Work instructions: How many lines in the entries below contain the word "bark"? Reply with the number alone.
=-=-=-=-=
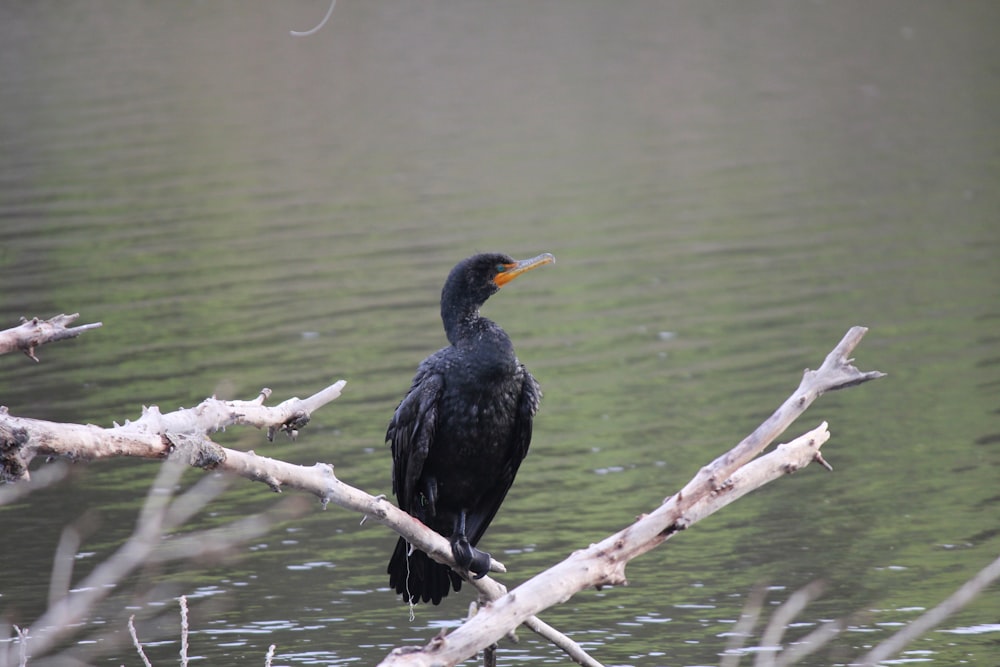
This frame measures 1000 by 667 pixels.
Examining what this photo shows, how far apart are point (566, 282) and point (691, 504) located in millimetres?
11719

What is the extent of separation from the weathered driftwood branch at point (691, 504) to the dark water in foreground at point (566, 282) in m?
1.86

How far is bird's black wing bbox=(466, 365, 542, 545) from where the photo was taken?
5695 millimetres

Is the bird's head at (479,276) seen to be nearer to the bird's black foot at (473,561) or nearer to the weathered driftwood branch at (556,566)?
the bird's black foot at (473,561)

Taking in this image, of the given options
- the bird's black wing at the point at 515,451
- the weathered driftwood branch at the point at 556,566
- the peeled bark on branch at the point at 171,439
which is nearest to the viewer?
the peeled bark on branch at the point at 171,439

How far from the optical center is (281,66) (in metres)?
31.8

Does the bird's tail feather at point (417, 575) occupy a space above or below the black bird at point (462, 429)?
below

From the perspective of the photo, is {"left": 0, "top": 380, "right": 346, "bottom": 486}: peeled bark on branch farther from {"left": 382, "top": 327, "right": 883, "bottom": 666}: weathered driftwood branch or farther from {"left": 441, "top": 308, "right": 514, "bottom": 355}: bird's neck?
{"left": 441, "top": 308, "right": 514, "bottom": 355}: bird's neck

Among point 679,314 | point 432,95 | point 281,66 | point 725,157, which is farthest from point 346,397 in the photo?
point 281,66

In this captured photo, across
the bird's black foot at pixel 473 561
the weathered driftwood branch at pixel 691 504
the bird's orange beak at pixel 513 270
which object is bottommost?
the bird's black foot at pixel 473 561

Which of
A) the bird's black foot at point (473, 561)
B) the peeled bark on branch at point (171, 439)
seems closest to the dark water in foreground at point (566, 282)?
the bird's black foot at point (473, 561)

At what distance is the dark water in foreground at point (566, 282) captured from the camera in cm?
873

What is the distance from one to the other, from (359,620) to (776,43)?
25.8 m

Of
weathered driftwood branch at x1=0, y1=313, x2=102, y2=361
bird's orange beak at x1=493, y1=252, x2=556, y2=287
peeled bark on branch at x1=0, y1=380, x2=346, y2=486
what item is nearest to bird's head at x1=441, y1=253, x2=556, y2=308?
bird's orange beak at x1=493, y1=252, x2=556, y2=287

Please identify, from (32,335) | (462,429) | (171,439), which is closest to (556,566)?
(171,439)
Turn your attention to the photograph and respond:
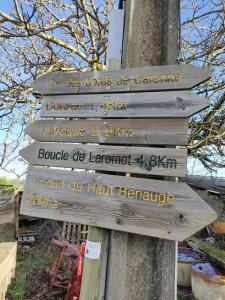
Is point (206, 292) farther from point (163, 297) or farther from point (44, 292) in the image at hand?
point (163, 297)

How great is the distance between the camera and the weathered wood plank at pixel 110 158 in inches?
80.0

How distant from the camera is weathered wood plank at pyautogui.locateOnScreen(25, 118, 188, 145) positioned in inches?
82.8

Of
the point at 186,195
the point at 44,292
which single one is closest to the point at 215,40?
the point at 186,195

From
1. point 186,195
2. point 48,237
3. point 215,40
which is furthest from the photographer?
point 48,237

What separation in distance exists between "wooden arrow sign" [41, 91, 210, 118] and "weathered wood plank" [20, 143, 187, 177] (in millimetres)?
238

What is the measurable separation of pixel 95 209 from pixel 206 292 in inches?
177

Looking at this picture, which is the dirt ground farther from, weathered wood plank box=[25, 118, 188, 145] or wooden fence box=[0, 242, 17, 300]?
weathered wood plank box=[25, 118, 188, 145]

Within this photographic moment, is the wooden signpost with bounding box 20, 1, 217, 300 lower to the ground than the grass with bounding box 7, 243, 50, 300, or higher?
higher

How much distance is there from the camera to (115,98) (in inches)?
90.7

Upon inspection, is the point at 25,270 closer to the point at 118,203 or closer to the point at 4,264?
the point at 4,264

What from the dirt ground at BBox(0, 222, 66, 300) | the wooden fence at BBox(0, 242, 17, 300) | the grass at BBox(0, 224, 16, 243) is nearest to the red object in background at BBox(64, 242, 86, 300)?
the dirt ground at BBox(0, 222, 66, 300)

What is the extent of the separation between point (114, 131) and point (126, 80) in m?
0.37

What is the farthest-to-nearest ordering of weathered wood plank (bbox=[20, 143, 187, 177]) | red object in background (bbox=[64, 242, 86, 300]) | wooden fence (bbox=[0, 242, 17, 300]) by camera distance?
red object in background (bbox=[64, 242, 86, 300]) → wooden fence (bbox=[0, 242, 17, 300]) → weathered wood plank (bbox=[20, 143, 187, 177])

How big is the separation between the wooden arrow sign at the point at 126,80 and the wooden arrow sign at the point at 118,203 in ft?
2.03
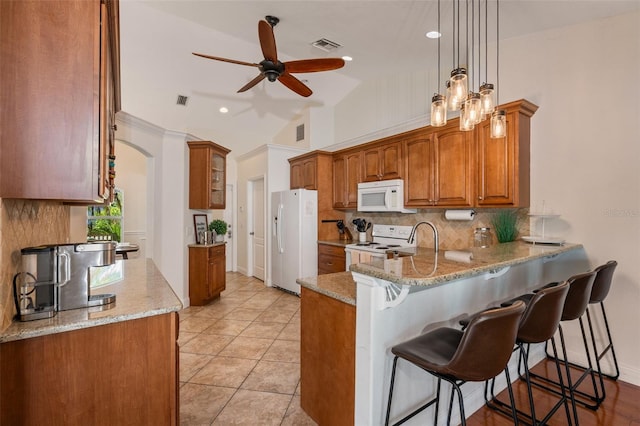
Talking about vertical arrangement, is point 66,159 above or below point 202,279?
above

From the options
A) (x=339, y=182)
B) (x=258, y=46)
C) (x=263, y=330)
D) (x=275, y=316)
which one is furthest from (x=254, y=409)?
(x=258, y=46)

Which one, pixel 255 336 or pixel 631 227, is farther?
pixel 255 336

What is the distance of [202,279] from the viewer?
4.43 metres

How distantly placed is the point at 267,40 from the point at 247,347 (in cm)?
294

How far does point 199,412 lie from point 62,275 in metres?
1.38

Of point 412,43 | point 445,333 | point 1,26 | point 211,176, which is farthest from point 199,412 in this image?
point 412,43

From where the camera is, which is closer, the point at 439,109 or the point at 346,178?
the point at 439,109

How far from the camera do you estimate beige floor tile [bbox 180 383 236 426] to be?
6.73 feet

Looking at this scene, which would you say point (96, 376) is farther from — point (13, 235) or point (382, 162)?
point (382, 162)

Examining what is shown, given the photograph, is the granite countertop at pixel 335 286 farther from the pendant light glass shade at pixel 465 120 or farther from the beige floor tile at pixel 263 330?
the beige floor tile at pixel 263 330

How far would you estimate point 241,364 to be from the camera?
9.11 feet

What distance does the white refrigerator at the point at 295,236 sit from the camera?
16.0ft

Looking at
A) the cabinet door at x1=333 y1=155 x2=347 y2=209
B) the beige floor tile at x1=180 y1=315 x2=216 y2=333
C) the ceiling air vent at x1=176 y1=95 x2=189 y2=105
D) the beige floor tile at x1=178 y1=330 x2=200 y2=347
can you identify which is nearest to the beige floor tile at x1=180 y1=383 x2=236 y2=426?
the beige floor tile at x1=178 y1=330 x2=200 y2=347

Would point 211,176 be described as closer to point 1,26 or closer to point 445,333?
point 1,26
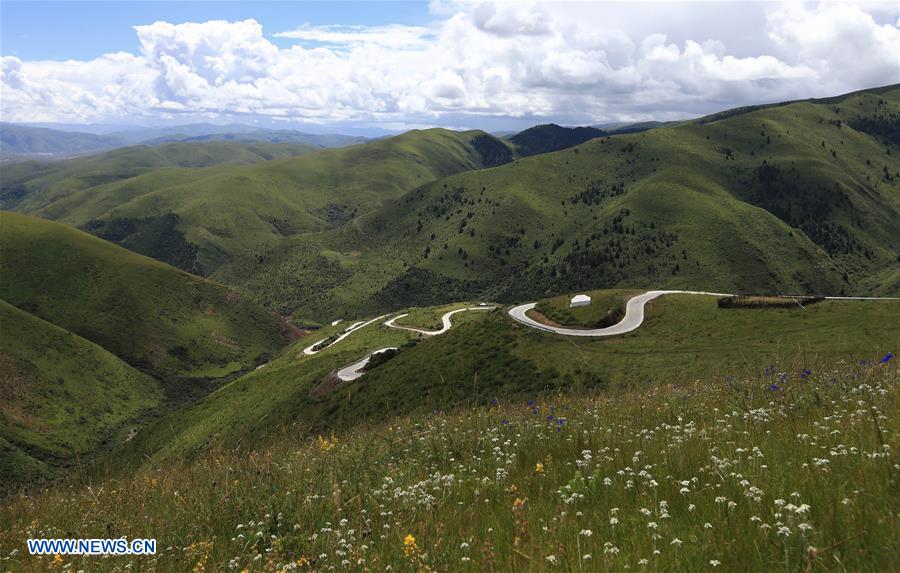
=-=-=-=-=
Solved exercise: 5